Exercise aim: From the records below, copy every line that contains the word "javascript".
---+---
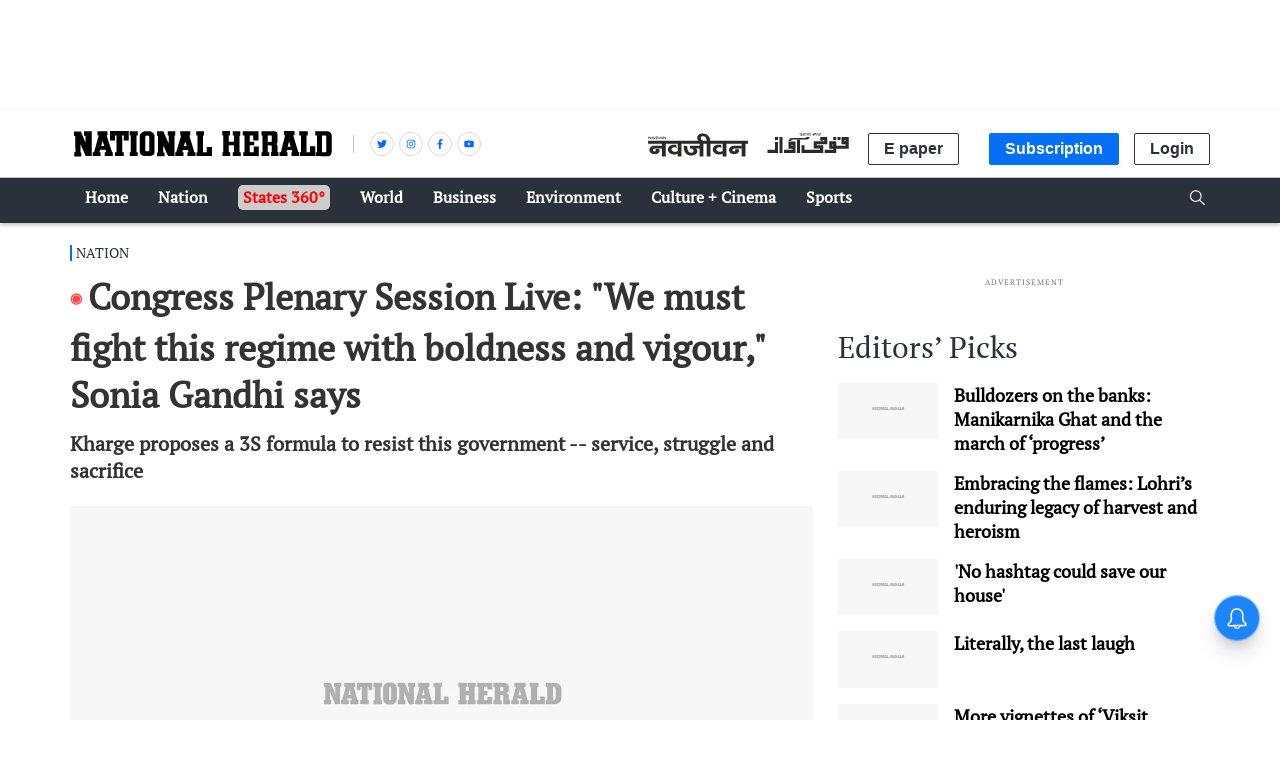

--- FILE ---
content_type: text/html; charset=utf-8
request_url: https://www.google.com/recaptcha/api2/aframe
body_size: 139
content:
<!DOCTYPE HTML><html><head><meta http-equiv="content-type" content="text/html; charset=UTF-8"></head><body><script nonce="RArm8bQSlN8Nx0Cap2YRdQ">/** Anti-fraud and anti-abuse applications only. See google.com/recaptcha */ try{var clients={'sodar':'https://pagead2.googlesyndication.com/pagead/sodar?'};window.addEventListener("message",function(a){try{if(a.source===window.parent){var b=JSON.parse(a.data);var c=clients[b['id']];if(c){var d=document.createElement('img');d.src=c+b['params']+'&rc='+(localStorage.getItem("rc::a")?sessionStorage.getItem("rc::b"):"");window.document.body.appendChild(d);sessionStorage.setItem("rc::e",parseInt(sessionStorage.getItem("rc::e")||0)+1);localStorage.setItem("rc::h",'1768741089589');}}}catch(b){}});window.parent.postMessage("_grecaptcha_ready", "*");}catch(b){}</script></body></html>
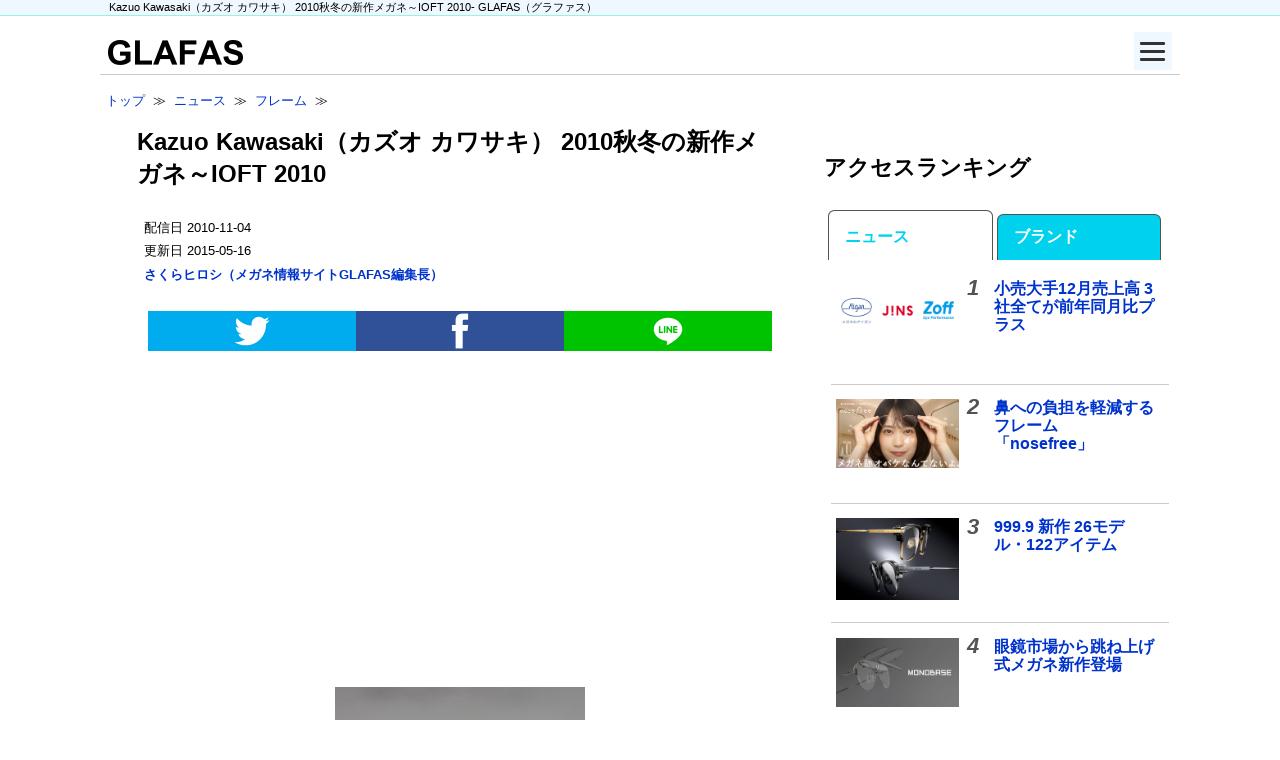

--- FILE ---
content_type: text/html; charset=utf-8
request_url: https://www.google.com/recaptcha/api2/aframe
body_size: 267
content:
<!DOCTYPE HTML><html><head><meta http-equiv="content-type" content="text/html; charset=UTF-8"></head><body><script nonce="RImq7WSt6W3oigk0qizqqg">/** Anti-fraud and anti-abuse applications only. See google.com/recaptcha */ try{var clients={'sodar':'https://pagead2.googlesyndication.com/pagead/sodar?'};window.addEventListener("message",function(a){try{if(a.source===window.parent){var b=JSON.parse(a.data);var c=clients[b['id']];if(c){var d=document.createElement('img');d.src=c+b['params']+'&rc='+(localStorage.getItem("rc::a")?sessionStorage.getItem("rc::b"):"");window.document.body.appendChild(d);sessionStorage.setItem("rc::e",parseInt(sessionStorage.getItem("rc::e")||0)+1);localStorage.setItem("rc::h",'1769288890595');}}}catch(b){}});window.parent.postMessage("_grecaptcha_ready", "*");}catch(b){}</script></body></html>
---+---
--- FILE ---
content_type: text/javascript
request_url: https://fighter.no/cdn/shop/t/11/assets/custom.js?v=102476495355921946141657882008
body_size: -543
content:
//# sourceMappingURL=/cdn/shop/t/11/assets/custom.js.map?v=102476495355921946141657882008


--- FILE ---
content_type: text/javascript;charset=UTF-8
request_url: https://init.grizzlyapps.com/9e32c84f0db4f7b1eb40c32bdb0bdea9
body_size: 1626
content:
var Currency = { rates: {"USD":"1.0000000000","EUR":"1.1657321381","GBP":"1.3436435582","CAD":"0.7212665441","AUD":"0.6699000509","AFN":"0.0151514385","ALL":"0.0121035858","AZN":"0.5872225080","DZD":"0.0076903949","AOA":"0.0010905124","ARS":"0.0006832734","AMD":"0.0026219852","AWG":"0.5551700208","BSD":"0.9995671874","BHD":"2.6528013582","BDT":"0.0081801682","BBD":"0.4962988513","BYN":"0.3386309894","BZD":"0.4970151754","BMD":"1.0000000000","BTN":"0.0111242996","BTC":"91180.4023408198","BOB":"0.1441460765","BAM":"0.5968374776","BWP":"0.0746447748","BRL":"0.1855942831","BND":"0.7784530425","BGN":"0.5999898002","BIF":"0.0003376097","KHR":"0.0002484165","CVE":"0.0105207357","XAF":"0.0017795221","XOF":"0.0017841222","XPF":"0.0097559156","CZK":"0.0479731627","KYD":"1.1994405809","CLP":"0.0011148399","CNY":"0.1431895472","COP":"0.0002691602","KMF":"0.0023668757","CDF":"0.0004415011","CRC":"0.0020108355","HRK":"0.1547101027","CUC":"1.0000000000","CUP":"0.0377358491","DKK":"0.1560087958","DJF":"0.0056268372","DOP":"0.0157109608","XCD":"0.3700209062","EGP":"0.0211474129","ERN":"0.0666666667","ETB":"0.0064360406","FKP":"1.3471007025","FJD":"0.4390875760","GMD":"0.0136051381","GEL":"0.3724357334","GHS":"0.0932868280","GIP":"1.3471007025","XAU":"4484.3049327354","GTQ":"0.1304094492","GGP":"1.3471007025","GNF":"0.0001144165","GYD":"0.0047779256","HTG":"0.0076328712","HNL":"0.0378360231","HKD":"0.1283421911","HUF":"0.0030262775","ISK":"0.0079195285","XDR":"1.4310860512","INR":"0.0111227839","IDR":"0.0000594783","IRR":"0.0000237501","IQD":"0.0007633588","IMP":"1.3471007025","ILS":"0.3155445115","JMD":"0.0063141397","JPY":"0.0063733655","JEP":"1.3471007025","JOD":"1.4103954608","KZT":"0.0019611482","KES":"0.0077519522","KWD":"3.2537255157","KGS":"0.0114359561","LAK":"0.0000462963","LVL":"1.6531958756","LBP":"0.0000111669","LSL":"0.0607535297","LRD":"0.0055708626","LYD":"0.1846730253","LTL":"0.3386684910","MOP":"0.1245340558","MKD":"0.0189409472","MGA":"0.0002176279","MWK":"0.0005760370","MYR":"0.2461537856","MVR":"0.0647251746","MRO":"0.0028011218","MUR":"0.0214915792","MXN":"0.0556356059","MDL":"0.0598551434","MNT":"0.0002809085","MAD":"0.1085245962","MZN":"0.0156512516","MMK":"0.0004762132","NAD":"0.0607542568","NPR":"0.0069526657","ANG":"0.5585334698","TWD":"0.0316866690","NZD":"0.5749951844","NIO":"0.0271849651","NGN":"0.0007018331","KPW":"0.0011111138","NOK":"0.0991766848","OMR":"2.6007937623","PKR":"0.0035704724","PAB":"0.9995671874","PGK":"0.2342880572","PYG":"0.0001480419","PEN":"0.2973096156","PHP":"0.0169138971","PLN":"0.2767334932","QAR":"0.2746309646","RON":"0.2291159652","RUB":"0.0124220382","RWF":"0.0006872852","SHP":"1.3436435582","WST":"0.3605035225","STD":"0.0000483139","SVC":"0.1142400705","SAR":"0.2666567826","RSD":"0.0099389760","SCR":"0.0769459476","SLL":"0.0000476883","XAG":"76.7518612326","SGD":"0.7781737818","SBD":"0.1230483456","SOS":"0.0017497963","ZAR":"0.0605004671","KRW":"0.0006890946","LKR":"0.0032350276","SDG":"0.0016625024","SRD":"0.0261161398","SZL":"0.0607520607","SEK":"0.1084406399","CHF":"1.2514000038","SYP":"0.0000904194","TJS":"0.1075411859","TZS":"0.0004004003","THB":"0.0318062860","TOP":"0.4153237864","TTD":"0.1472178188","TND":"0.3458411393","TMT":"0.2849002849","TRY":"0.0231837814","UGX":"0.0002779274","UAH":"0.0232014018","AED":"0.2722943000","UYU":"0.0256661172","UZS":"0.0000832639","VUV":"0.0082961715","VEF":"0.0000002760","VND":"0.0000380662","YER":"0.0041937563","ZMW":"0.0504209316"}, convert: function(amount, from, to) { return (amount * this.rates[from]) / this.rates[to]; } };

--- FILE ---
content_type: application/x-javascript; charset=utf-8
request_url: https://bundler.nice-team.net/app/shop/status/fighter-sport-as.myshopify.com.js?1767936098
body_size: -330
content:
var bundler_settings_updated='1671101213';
---+---
Task response:
content_type: text/javascript
content_type: text/javascript;charset=UTF-8
content_type: application/x-javascript; charset=utf-8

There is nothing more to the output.